WRITTEN PROBLEM:
Show each line of the records below that contains the word "from". Uppercase and lowercase letters count as different.
Start
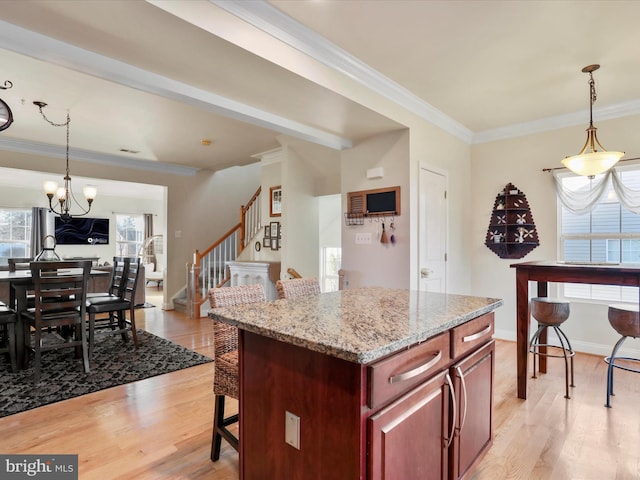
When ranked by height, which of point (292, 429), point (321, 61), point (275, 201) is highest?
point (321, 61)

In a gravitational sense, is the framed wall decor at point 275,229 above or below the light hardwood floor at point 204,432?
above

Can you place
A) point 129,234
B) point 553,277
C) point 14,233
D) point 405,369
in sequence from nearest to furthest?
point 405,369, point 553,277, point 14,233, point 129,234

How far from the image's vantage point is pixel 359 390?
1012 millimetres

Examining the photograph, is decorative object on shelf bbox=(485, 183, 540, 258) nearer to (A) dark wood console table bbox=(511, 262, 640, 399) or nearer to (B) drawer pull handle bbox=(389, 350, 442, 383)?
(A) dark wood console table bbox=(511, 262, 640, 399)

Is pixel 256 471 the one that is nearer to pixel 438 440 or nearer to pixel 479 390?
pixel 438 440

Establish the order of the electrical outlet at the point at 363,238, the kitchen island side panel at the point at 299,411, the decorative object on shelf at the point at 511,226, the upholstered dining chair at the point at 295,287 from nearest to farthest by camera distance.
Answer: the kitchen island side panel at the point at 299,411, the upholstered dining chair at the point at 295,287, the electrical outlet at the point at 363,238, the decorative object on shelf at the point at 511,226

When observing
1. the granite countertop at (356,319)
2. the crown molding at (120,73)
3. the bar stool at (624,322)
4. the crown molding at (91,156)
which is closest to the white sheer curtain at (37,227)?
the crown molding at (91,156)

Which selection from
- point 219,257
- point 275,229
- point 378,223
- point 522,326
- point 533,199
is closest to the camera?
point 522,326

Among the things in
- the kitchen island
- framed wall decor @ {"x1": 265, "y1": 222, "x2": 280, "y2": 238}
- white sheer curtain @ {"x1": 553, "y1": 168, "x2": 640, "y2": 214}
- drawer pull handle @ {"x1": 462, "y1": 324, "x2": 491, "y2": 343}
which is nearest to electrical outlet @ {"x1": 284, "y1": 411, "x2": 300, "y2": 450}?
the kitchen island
End
Start
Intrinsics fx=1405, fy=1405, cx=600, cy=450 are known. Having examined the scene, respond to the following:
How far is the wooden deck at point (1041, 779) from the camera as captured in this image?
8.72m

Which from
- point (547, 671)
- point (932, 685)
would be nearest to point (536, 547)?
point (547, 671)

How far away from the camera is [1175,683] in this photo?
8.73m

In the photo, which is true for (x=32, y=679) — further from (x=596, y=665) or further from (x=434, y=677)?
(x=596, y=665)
End
SOLUTION TO THIS EXERCISE:
in sequence from nearest to furthest?
How far from the image's vantage point is pixel 359 390?
Establish the order of the electrical outlet at the point at 363,238, the kitchen island side panel at the point at 299,411, the decorative object on shelf at the point at 511,226, the upholstered dining chair at the point at 295,287 from nearest to farthest by camera distance.
Which selection from
How far is the wooden deck at point (1041, 779) from the camera as captured in this image?
Which from
How far away from the camera is [1175,683] in this photo?
In the photo, which is true for (x=32, y=679) — further from (x=596, y=665) or further from (x=434, y=677)?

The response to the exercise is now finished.